### REQUIRED ACTION
Carry on the passage about stress-induced aberrant bodies in Waddlia-infected Vero cells, starting right after its final sentence.

### TEXT PROVIDED
▬▬▬▬▬▬▬▬▬▬

Since Chlamydiae are obligate intracellular bacteria, drug treatments could indirectly affect bacteria through modification of the host cell fitness. To exclude such an indirect effect, metabolic fitness of Vero cells was measured using a resazurin test in the presence of different stress stimuli at the described concentrations. Results indicated no strong alteration in the metabolism of the eukaryotic host cells (Figure S2). Furthermore, the percentage of infected cells assessed by immunofluorescence was not strongly impacted by the presence of the stress stimuli (Table 1).

In order to induce ABs, Waddlia-infected Vero cells were treated at 2 hpi with diverse stress stimuli at the concentrations indicated in Table 1 and labelled by immunofluorescence staining at 24 hpi. Each treatment induced the formation of enlarged bacteria (Figure 1). In order to confirm that the drug concentrations chosen were optimal, we also performed immunofluorescence staining with lower concentrations of the drugs (Figure S3). These lower concentrations failed to cause formation of inclusions filled only with ABs, confirming that concentrations chosen in Table 1 were optimal for ABs induction. In the presence of penicillin, piperacillin, or MP265 (MreB inhibitor), numerous moderately enlarged bacteria were present in each host cell (Figure 1). In contrast, phosphomycin, clavulanic acid, mecillinam, vancomycin, and teicoplanin treatments induced the formation of few but highly enlarged bacteria. When Vero cells were treated with deferoxamine, 2,2′-bipyriyl, and novobiocin, inclusions contained few moderately enlarged bacteria. With some drugs, such as teicoplanin and MP265, a mix of enlarged and normal RBs could be observed. In these cases, and in absence of a clear size cut-off to differentiate normal RBs from ABs, discrimination between the two bacterial forms was difficult.

Figure 1.

Figure 1

Stress stimuli induce aberrant bodies in Waddlia-infected Vero cells. Vero cells were infected with W. chondrophila and treated at 2 hpi with drugs at concentrations indicated in brackets. Vero cells were fixed with methanol at 24 hpi, labelled with concanavalin A (red), DAPI (blue), and anti-W. chondrophila antibodies (green) and observed by confocal microscopy. All pictures display the same scale.

3.2. ABs Length and Area Vary According to the Stress Stimuli Applied to Infected Cells

To define the thresholds of length and area above which enlarged bacteria would be considered as ABs, 100 bacteria from untreated samples fixed 24 hpi were measured with ImageJ on confocal microscopy pictures. Thresholds were defined as the median length or area plus two standard deviations (SD). These measurements resulted in a length threshold of 1.08 μm (0.9 + 0.18) and in an area threshold of 0.79 μm2 (0.57 + 0.22) (Table 1). Above these limits, bacteria were considered as ABs. As previously published, the growth kinetic of W. chondrophila in Vero cells indicates that bacteria are in the replicative phase at 24 hpi and that inclusions are filled with RBs at that time postinfection [24]. However, since the presence of some EBs could not be entirely excluded, bacteria below the calculated thresholds were defined as small bodies (SBs). The limits of detection for SBs were set at 0.6 μm for length and 0.4 μm2 for area. For all treated samples, median length and area of 100 bacteria were calculated (Table 1). Length and area medians were higher in presence of phosphomycin, penicillin, clavulanic acid, piperacillin, mecillinam, and 2,2′-bipyridyl, consistent with the presence of large ABs inside these inclusions. With all other drugs, the length and area medians were closer to the thresholds between ABs and SBs. Using the same data and the previously defined cut-offs, we calculated the percentage of ABs among these 100 bacteria as well as their median length and area (Table 1). In presence of phosphomycin, penicillin, clavulanic acid, piperacillin, mecillinam, deferoxamine, and 2,2′-bipyridyl, more than 90% of the bacteria were classified as ABs (100% for phosphomycin). In contrast, upon treatments with vancomycin, teicoplanin, MP265, and novobiocin, percentages of ABs were lower, confirming our previous observation that inclusions are essentially filled with a mix of ABs and SBs (Figure 1). As expected, the median lengths and areas were slightly higher when SBs were removed from the data set.

▬▬▬▬▬▬▬▬▬▬

### THE DATA
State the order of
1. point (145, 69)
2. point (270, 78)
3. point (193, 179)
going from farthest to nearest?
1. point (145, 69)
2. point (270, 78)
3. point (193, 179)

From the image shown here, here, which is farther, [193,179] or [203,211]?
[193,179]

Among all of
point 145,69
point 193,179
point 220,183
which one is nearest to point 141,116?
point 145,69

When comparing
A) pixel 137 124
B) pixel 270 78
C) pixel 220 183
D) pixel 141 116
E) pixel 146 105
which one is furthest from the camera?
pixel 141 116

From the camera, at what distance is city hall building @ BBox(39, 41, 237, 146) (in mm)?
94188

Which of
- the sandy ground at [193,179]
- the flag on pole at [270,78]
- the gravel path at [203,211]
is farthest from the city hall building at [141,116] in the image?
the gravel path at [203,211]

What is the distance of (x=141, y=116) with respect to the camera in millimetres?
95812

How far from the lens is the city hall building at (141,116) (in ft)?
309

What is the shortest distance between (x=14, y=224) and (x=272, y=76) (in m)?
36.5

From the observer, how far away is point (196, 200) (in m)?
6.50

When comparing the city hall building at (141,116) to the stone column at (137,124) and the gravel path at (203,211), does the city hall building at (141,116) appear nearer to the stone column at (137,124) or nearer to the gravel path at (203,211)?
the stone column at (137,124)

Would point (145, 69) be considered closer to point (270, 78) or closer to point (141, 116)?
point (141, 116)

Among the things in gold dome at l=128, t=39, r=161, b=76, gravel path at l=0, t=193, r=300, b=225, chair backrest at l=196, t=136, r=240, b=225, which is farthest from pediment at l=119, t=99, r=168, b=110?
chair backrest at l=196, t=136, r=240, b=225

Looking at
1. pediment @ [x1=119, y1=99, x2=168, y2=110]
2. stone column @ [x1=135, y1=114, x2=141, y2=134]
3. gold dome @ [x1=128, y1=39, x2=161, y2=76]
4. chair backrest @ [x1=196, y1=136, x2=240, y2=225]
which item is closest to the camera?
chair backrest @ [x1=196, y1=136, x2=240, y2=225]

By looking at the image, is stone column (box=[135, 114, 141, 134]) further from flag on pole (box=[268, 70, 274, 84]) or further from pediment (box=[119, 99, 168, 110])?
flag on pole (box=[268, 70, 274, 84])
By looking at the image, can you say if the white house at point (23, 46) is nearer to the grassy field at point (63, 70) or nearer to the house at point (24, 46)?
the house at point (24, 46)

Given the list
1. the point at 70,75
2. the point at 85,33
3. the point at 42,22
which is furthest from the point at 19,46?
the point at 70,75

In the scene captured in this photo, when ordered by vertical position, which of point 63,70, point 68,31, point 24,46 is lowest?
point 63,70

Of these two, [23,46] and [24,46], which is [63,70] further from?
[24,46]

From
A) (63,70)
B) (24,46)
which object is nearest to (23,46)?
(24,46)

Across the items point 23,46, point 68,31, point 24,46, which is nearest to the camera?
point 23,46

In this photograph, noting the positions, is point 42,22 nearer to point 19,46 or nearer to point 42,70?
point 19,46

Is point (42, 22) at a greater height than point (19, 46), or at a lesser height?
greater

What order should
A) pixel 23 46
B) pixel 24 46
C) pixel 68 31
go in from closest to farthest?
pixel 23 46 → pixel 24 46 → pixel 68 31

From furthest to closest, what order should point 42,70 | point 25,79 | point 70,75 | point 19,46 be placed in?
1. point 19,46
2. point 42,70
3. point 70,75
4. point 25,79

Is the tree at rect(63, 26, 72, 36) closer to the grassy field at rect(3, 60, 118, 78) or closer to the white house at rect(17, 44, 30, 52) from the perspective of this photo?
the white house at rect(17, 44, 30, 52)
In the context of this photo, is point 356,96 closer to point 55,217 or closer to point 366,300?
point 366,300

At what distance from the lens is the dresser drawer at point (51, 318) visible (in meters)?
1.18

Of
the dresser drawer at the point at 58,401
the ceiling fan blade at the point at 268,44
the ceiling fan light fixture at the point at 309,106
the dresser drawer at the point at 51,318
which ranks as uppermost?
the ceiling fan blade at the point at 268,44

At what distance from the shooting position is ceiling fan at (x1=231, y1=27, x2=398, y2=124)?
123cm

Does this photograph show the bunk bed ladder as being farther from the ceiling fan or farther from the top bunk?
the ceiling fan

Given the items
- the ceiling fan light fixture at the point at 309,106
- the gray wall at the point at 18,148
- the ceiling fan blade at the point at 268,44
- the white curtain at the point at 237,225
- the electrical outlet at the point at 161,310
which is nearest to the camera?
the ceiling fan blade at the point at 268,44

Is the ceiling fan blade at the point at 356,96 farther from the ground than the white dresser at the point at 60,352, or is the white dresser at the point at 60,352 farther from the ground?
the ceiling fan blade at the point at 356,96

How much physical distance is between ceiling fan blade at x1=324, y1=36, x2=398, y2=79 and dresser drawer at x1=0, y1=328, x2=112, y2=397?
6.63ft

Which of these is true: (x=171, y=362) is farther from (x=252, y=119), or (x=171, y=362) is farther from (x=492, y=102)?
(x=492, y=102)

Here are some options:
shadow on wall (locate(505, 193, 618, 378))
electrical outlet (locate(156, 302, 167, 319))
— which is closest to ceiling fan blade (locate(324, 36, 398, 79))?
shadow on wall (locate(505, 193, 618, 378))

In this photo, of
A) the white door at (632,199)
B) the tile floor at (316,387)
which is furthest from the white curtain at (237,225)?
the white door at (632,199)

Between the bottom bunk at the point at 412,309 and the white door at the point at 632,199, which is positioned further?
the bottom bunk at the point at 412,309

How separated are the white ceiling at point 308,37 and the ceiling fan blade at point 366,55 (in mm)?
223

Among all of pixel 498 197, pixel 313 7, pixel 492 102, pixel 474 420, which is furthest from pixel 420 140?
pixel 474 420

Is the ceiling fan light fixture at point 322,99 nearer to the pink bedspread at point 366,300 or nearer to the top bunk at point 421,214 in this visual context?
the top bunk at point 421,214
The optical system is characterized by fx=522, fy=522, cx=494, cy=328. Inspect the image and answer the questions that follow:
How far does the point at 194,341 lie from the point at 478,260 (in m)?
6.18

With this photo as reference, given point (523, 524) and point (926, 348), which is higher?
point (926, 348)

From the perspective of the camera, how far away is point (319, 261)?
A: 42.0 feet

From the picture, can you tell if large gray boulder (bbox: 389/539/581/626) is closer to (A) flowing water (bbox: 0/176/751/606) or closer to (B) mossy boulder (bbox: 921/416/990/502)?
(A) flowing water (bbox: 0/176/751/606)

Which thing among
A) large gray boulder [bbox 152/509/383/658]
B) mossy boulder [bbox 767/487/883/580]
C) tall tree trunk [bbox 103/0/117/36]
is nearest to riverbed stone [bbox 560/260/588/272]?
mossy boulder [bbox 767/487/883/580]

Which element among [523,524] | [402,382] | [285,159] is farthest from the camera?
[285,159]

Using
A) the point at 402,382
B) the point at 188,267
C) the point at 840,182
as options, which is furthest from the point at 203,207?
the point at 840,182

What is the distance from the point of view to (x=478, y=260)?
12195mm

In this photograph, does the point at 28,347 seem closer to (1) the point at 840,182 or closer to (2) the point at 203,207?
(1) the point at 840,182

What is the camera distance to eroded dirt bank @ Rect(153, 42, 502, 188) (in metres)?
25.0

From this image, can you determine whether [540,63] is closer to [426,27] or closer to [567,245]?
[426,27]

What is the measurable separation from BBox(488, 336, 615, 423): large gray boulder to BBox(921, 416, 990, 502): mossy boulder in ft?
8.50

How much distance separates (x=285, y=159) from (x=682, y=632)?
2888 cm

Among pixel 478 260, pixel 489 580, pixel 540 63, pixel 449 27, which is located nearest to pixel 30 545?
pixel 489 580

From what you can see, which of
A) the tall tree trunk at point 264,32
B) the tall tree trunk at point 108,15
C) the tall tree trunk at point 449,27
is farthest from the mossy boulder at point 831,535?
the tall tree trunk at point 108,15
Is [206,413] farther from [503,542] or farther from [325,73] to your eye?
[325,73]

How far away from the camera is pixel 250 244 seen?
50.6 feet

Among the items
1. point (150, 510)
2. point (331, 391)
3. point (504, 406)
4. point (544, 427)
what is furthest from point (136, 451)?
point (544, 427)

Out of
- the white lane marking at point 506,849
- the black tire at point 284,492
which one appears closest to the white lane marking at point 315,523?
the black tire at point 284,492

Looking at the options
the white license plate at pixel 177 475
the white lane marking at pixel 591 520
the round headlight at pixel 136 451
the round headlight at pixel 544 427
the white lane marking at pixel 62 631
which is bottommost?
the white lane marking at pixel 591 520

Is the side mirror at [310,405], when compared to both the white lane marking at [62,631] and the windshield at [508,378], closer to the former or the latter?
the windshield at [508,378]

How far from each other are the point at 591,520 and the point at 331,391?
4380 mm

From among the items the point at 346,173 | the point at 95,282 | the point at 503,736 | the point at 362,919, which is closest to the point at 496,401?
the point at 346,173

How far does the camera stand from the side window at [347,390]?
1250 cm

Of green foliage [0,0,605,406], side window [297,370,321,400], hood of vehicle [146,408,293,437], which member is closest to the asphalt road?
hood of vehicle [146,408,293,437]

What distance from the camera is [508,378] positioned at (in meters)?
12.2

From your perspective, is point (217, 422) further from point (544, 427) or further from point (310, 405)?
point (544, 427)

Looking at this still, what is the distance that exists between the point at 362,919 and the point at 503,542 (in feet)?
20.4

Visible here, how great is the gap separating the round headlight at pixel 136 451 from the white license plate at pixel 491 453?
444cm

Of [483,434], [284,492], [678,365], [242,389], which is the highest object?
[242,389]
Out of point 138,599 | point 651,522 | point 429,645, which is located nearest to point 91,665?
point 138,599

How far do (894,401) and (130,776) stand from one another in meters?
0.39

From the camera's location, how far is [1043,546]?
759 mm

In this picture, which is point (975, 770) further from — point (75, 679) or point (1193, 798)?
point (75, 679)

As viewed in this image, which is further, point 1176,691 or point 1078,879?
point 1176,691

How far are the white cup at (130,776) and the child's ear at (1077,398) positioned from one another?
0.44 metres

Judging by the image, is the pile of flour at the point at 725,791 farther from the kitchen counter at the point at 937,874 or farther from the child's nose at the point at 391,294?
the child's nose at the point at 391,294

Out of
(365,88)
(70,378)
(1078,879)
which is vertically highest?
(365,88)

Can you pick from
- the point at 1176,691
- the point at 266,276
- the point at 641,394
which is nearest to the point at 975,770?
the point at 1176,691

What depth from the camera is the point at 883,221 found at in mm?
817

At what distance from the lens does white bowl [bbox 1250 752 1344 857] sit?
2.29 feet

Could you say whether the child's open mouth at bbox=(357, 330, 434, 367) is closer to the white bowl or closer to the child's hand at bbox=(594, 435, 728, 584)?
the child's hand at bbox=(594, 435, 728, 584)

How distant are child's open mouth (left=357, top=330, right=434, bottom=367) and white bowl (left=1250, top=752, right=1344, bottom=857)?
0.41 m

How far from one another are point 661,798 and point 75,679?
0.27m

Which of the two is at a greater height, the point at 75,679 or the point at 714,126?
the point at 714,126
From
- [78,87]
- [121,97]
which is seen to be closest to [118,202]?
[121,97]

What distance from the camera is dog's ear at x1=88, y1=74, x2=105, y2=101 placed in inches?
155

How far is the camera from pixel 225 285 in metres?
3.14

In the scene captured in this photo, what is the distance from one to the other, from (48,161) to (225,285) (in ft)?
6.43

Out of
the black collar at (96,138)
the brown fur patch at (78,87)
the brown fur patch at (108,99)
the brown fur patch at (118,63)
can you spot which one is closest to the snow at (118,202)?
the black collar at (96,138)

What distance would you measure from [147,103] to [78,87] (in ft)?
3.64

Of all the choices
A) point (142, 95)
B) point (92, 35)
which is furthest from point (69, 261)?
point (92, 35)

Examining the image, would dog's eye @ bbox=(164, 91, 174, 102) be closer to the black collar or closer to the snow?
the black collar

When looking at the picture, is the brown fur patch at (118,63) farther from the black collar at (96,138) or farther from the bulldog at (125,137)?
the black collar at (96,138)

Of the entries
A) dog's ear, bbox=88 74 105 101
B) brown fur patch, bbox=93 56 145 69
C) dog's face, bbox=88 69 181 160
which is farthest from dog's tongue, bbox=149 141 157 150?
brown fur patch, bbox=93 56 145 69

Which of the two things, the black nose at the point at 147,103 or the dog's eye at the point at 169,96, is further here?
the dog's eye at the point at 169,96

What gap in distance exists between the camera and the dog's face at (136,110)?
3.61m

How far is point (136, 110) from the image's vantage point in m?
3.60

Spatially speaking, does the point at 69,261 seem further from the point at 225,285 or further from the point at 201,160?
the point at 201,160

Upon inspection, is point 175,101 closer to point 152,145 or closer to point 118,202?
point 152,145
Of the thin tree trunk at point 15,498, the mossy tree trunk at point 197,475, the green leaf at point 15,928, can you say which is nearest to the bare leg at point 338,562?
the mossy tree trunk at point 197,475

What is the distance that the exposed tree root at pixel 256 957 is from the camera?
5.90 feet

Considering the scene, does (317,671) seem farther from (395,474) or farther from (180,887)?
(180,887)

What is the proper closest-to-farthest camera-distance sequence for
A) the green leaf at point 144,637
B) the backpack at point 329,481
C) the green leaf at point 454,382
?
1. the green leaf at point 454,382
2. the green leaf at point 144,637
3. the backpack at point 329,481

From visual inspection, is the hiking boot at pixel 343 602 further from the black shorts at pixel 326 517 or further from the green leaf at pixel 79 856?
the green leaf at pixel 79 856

▬▬▬▬▬▬▬▬▬▬

### RESPONSE
Frequency distribution analyses were then performed on bacteria length and area values measured in each treated condition (Figure 2 and Figure S4). Interestingly, significant distinctions can be noticed between control and treatments with piperacillin or mecillinam (Figure 2A,B). Piperacillin treatment induced smaller ABs as previously observed on confocal microscopy pictures. In the presence of mecillinam, the length of almost 70% of the bacteria was above 5 μm and nearly 80% of the bacteria displayed an area above 5 μm2, indicating the presence of very large ABs. With phosphomycin (Figure S4A), penicillin (Figure S4B), clavulanic acid (Figure S4C), vancomycin (Figure S4D), deferoxamine (Figure S4F), and 2,2′-bipyridyl (Figure S4G), significant differences of frequency distribution were observed between control and treated conditions. In contrast, these differences were less obvious, but remained significant with teicoplanin (Figure S4E), MP265 (Figure S4H), and novobiocin (Figure S4I) treatments, which again confirms the presence of a mix of normal SBs and ABs inside these inclusions. To summarize, all stress-inducing conditions tested caused the formation of ABs, that is, bacteria defined by a higher length and larger area than the ones observed in control conditions. However, the morphology of these ABs varies according to the type of stress stimuli applied to the infected cells.

Figure 2.

Figure 2

Frequency distribution of bacterial length and area. W. chondrophila-infected Vero cells were treated at 2 hpi with 500 µg/mL piperacillin (A) or mecillinam (B) and harvested at 24 hpi. Cells were then treated for immunofluorescence and imaged by confocal microscopy. The maximum length and area of 100 bacterial particles were measured with ImageJ. The limits of detection for SBs (small bodies), indicated with the first dotted line, were set at 0.6 μm for length and 0.4 μm2 for area. The cut-off between normal SBs and ABs is indicated by the second dotted line. The difference of frequency distribution between untreated and treated conditions, in terms of maximum length and area, was significant for both drugs with a p value of <0.0001 using the Mann–Whitney test.

3.3. Number of ABs Per Infected Cell and Inclusion Composition Vary with the Different Stress Stimuli

Using the cut-off defined above, the number of ABs per inclusion cells was counted for each condition at 24 hpi (Figure 3A). In the presence of penicillin and piperacillin, we could estimate an average of 40 ABs per inclusion. Phosphomycin, clavulanic acid, mecillinam, vancomycin, deferoxamine, 2,2′-bipyridyl, and novobiocin treatments induced between 2 and 5 ABs per inclusion. In contrast, teicoplanin and MP265, caused an intermediate phenotype with a mean of about 15 ABs per inclusion. Only very few ABs were present in untreated samples, corresponding to less than one AB per inclusion. To perform statistical comparisons between the different phenotypes, number of ABs induced by each drug was compared with control. Statistical analysis confirmed the presence of distinct phenotypes in terms of AB numbers.

Figure 3.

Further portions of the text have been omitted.